┌─ Supplied records
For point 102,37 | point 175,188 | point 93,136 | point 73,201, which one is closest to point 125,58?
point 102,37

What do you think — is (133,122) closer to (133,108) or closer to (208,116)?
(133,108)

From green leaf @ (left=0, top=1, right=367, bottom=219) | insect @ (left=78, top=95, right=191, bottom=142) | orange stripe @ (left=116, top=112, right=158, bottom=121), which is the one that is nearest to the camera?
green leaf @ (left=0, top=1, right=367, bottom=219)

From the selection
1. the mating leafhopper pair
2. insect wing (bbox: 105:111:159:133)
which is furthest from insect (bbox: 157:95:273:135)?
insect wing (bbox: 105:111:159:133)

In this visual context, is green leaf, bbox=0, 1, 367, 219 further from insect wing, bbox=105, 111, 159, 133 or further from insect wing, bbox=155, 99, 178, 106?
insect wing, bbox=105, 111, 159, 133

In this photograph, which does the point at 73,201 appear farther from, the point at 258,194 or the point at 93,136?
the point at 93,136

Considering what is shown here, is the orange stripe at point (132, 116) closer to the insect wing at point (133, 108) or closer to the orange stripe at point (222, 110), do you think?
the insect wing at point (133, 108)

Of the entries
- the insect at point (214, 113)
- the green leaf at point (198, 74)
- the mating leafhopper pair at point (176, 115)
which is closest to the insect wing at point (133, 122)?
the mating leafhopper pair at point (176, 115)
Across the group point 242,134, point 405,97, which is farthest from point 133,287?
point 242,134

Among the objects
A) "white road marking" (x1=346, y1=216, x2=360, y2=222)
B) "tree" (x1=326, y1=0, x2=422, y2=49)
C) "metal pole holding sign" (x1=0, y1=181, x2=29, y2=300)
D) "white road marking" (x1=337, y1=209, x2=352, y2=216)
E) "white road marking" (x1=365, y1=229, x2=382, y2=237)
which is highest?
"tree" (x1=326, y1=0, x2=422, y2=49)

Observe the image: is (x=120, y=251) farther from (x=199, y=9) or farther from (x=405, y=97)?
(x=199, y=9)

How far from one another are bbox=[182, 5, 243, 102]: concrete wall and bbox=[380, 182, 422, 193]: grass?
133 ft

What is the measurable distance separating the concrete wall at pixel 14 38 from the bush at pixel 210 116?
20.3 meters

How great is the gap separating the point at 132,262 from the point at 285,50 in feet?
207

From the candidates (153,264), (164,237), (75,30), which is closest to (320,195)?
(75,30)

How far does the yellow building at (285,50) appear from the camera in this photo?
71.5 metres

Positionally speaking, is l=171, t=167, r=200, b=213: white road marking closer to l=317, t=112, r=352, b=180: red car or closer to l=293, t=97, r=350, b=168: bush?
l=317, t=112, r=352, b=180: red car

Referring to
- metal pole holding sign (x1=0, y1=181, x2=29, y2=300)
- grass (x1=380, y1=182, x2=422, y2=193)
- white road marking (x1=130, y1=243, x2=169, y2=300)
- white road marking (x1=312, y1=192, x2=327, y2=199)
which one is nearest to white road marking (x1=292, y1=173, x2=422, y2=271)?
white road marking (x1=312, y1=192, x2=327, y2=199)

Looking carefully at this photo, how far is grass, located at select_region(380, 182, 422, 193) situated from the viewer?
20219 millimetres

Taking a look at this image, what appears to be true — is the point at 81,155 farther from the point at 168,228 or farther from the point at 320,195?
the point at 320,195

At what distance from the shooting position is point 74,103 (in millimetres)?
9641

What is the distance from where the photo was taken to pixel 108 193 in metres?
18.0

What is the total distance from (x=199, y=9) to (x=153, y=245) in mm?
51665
└─
┌─ Supplied records
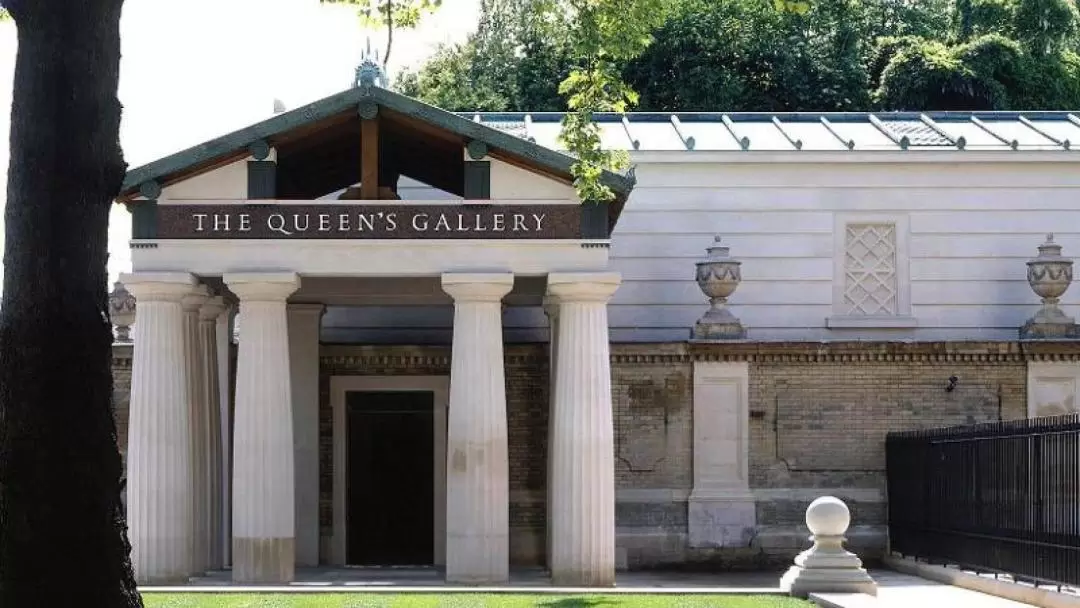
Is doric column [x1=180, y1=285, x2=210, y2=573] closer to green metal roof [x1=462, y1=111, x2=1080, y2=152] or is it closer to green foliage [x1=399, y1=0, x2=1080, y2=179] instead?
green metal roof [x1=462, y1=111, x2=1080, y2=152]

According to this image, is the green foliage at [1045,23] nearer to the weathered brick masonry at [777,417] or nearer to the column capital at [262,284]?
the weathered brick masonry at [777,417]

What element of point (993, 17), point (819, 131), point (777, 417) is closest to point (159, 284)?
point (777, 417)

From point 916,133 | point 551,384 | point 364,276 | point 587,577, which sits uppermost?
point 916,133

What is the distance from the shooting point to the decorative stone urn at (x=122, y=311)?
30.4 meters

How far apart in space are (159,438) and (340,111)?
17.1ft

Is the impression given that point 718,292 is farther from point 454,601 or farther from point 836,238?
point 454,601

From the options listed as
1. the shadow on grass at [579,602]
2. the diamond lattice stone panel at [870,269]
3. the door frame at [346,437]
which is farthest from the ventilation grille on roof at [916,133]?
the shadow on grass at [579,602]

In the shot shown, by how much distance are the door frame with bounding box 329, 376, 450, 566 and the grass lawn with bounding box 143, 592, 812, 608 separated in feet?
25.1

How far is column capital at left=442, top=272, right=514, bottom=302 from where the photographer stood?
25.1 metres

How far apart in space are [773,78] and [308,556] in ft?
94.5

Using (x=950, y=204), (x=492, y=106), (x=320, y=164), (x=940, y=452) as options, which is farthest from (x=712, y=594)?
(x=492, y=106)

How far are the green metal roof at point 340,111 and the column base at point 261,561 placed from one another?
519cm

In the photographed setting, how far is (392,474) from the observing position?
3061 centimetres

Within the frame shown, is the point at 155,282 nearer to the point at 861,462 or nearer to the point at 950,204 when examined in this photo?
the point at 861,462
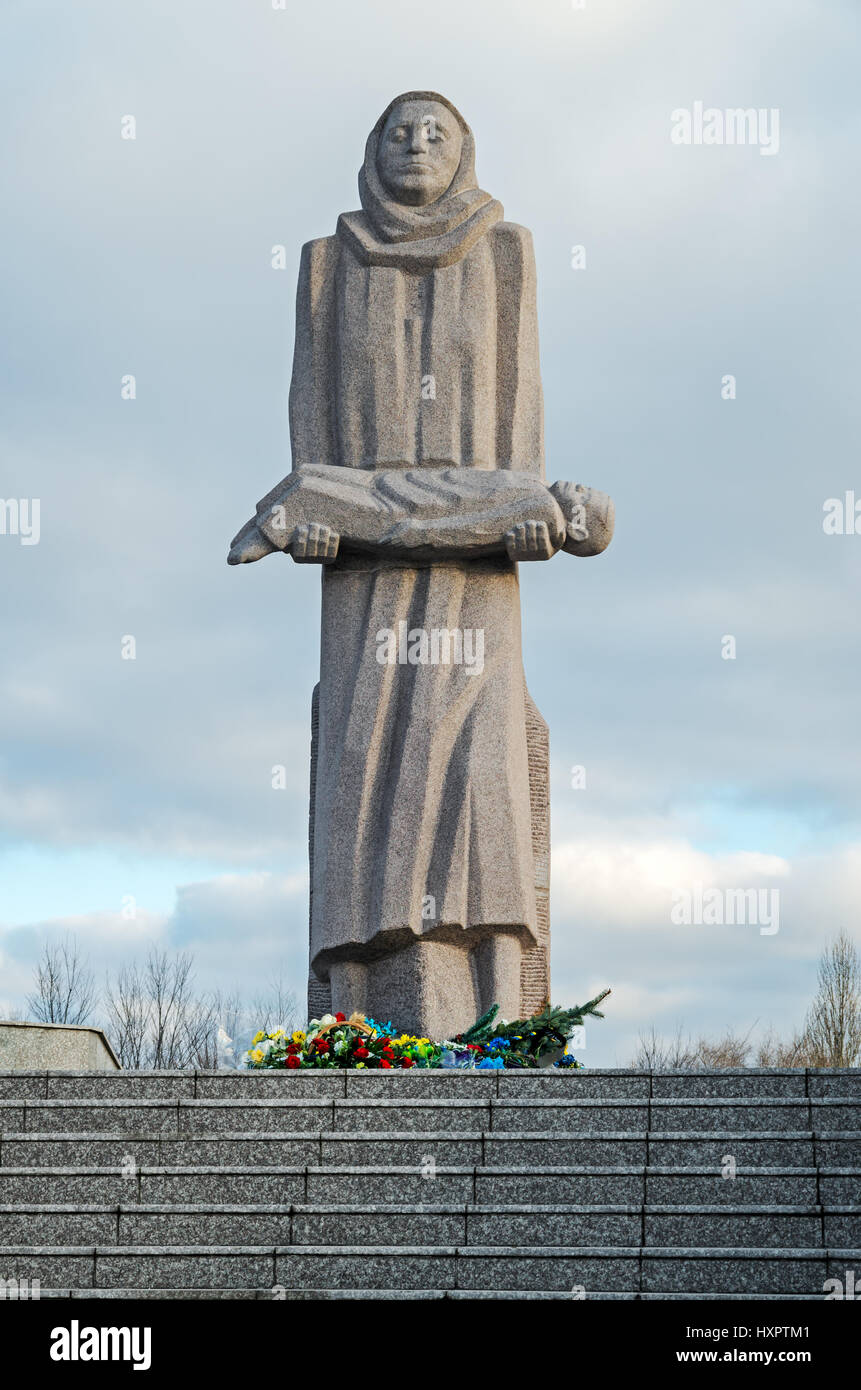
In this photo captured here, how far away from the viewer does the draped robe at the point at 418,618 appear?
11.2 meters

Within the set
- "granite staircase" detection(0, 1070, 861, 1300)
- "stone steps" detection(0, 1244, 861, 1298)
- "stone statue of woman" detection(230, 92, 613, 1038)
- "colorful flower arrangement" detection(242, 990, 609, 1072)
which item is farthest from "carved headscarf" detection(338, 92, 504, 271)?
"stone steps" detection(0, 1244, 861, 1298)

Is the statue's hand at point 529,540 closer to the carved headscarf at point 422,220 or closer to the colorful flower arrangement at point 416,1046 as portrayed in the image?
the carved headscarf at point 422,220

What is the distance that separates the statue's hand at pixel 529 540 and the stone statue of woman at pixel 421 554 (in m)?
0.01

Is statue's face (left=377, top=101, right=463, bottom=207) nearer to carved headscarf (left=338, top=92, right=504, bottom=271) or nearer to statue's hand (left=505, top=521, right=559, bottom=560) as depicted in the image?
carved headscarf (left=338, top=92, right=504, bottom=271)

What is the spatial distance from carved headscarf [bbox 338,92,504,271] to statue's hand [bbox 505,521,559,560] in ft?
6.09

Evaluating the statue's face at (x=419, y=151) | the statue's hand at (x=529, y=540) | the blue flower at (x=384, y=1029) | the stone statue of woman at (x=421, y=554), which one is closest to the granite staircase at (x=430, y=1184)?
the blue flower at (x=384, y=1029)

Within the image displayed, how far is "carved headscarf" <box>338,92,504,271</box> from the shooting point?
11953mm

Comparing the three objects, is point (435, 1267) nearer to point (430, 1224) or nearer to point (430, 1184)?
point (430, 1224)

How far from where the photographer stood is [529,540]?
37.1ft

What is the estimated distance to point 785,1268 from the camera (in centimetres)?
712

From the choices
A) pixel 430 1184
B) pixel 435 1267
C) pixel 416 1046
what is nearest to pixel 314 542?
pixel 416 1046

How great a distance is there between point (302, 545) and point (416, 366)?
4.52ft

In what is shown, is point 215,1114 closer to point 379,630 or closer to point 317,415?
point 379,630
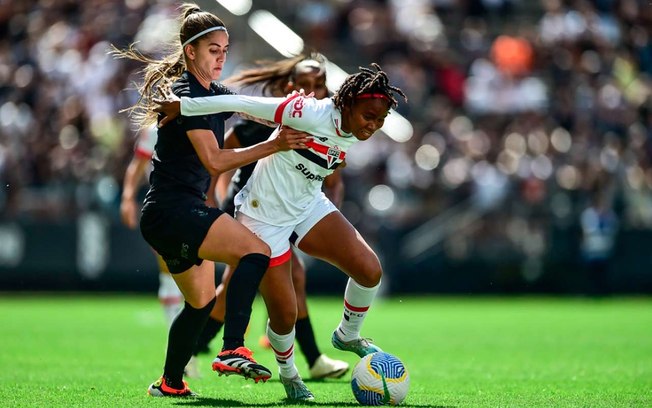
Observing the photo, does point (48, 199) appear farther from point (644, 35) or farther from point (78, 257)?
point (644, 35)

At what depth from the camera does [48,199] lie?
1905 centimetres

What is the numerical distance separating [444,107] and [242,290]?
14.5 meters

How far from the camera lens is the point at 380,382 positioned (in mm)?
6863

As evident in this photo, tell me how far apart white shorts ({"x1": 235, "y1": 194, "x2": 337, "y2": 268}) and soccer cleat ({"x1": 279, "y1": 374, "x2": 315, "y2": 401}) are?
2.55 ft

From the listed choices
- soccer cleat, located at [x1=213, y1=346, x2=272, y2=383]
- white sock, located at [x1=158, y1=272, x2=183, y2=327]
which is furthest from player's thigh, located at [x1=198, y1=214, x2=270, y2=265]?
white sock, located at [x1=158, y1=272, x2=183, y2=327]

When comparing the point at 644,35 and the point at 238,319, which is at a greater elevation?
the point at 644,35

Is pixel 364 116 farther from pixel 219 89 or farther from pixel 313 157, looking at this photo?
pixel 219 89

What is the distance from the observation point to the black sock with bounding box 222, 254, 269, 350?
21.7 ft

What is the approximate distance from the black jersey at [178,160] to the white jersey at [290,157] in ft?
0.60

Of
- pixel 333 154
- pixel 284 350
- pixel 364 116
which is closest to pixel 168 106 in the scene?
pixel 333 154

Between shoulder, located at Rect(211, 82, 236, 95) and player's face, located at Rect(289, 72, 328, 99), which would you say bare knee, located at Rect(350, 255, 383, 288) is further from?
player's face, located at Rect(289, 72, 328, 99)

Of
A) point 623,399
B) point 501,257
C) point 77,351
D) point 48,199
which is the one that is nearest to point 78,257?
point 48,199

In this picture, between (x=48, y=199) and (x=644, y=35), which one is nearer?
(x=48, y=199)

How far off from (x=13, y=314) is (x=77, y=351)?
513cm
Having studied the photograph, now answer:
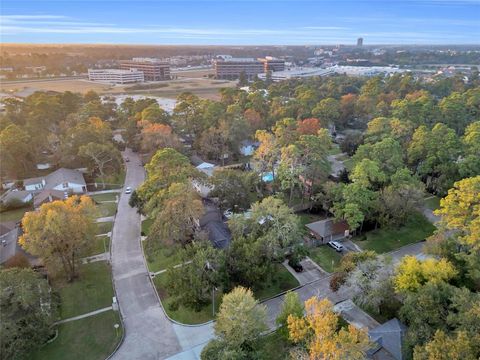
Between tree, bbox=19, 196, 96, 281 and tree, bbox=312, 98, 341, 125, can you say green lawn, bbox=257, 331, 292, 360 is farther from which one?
└─
┌─ Supplied records
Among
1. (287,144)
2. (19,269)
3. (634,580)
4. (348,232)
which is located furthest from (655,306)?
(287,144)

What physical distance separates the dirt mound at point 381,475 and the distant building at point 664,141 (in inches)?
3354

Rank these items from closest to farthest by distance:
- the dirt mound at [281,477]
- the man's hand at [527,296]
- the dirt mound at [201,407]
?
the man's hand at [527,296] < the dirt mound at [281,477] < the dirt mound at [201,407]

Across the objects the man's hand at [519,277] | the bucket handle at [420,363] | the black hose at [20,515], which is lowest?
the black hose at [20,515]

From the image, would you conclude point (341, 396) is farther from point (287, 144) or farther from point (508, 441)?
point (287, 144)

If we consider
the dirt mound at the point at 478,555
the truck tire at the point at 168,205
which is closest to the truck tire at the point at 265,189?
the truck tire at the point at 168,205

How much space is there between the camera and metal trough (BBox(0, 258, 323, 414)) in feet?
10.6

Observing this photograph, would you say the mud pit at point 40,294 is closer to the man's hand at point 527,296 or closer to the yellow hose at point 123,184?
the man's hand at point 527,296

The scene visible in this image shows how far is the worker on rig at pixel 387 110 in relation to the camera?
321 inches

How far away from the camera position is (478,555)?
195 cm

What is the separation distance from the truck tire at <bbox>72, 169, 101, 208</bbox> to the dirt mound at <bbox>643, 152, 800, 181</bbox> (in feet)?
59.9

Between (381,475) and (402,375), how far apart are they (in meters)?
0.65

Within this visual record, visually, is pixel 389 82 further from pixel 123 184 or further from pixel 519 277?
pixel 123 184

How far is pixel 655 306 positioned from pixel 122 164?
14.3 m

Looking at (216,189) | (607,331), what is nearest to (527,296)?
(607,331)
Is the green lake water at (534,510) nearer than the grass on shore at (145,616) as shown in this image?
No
└─
» **The task**:
In the material from the line containing "Having studied the" through the line containing "Between tree, bbox=19, 196, 96, 281", rename "tree" to "shrub" and leave everything else unchanged. Return only those lines, without the pictures.

» **Finished task**:
Having studied the photograph, now answer:
Between shrub, bbox=19, 196, 96, 281 and shrub, bbox=312, 98, 341, 125, can you say green lawn, bbox=257, 331, 292, 360 is farther from which one?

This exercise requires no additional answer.